» PROBLEM REQUIREMENTS
In the entries that follow, how many lines hold the string "fraction"? Give only that number.

==== DATA FOR THIS EXERCISE ====

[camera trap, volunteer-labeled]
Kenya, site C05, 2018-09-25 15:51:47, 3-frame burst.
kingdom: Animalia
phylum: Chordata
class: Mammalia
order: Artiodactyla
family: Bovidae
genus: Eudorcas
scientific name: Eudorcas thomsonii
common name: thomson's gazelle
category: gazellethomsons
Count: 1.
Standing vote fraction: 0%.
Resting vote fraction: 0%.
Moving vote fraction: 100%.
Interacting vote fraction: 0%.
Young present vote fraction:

====

» ANSWER AREA
5